An insight into the capability of the actuator line method to resolve tip vortices

The actuator line method (ALM) is increasingly being preferred to the ubiquitous blade element momentum (BEM) approach in several applications related to wind turbine simulation, thanks to the higher level of fidelity required by the design and analysis of modern machines. Its capability to resolve blade tip vortices and their effect on the blade load profile is, however, still unsatisfactory, especially when compared to other medium-fidelity methodologies such as the lifting line theory (LLT). Despite the numerical strategies proposed so far to overcome this limitation, the reason for such behavior is still unclear. To investigate this aspect, the present study uses the ALM tool developed by the authors for the ANSYS® Fluent® solver (v. 20.2) to simulate a NACA0018 finite wing for different pitch angles. Three different test cases were considered: high-fidelity blade-resolved computational fluid dynamics (CFD) simulations (to be used as a benchmark), standard ALM, and ALM with the spanwise force distribution coming from blade-resolved data (frozen ALM).
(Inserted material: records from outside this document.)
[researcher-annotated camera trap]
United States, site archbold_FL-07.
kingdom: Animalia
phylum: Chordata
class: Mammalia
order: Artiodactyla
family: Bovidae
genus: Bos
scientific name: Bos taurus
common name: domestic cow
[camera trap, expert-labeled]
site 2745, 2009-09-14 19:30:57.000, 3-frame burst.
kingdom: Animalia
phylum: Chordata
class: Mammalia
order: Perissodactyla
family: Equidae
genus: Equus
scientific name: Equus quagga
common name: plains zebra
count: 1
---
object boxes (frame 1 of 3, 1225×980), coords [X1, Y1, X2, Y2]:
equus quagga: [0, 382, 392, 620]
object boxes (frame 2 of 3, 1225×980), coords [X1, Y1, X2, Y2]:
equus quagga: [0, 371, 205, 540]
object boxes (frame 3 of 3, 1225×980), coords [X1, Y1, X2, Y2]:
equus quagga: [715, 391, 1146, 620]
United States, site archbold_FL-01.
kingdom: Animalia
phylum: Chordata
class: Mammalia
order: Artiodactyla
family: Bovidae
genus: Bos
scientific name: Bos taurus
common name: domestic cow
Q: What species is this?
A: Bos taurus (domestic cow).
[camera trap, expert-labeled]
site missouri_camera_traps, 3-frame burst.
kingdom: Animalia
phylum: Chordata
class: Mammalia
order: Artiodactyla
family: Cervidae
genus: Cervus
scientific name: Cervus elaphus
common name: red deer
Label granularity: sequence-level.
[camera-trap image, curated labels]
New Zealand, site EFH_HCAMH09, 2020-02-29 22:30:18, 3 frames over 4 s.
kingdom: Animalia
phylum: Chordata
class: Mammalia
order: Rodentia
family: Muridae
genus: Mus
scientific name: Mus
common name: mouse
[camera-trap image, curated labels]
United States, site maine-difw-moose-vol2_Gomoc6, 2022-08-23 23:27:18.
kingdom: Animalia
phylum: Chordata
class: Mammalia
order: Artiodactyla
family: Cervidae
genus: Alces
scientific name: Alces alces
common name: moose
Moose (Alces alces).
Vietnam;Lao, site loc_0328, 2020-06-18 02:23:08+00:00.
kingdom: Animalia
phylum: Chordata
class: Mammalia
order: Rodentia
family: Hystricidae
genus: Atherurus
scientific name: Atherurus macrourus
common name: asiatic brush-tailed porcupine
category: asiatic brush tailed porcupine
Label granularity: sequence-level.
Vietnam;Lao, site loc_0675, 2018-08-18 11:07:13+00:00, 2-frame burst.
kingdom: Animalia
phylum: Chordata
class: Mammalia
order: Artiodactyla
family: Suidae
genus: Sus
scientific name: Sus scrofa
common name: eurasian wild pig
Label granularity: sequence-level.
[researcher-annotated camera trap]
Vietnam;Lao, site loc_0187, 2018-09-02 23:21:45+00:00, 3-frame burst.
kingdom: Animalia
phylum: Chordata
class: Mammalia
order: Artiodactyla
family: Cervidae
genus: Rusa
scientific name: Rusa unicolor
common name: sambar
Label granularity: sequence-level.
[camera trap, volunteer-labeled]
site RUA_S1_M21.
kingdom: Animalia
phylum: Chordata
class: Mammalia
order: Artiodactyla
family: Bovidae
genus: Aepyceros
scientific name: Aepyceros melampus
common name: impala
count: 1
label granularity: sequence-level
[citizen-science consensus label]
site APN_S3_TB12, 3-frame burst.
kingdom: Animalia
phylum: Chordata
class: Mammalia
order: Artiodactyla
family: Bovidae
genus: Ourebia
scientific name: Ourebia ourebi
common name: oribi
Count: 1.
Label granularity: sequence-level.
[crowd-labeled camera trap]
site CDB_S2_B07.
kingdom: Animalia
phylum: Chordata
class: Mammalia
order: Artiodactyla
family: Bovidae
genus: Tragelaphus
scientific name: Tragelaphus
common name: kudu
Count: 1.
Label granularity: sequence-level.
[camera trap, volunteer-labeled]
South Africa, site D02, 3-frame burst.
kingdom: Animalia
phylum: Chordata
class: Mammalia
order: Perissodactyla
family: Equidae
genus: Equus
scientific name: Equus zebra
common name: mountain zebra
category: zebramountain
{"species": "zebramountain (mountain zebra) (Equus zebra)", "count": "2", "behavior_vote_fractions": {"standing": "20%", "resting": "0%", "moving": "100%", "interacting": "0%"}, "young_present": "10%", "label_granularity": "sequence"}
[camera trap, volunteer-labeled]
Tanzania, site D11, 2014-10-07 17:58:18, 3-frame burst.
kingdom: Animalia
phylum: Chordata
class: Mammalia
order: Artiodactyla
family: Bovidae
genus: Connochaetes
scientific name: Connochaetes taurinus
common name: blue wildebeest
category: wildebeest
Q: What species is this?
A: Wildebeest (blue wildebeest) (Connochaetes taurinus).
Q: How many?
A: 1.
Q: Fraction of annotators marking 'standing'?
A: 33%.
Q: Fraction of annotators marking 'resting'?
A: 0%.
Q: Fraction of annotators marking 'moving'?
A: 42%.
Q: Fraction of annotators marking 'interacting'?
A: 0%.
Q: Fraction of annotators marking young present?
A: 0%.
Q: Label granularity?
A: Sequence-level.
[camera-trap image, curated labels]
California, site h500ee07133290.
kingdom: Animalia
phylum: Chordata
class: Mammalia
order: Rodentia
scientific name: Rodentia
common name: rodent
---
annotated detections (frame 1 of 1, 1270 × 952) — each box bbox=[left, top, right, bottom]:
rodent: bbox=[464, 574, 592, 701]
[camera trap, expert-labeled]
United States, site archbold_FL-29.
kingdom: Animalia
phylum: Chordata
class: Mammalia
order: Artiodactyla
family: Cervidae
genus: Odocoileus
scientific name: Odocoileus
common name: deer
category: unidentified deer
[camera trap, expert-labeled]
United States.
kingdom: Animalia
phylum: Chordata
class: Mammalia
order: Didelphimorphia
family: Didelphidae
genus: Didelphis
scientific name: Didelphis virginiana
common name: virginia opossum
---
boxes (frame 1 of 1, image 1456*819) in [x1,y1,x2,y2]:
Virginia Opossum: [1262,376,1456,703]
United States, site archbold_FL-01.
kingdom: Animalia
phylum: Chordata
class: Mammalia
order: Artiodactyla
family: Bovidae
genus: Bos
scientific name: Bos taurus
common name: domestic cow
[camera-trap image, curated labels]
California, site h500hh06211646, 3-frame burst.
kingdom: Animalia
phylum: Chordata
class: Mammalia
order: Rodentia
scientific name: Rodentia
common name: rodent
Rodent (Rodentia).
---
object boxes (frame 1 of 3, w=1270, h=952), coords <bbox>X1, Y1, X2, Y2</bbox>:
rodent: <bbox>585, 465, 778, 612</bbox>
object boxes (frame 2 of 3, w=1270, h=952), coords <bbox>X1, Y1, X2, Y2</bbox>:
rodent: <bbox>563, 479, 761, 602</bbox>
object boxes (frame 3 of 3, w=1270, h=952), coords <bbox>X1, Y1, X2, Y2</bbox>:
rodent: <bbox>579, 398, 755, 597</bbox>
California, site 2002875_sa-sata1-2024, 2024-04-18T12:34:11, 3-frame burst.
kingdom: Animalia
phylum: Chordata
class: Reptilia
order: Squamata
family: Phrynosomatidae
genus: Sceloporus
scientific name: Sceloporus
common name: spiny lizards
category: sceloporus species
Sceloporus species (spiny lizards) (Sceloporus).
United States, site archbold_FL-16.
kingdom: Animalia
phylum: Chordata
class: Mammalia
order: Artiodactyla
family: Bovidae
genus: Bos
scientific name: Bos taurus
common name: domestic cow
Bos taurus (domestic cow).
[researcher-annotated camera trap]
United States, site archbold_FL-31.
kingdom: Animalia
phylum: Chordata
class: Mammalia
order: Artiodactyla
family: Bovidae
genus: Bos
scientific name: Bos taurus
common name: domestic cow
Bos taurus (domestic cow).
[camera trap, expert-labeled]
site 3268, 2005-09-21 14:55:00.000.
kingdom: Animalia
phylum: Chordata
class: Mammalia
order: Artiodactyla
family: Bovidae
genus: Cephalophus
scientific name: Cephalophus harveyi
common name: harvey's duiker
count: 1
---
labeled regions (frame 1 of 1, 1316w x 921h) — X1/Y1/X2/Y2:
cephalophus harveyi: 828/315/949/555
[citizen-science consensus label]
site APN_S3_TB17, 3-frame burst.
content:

The last option was included to isolate the effect of force projection, using three different smearing functions. For the postprocessing of the results, two different techniques were applied: the LineAverage sampling of the local angle of attack along the blade and state-of-the-art vortex identification methods (VIMs) to outline the blade vortex system. The analysis showed that the ALM can account for tip effects without the need for additional corrections, provided that the correct angle of attack sampling and force projection strategies are adopted.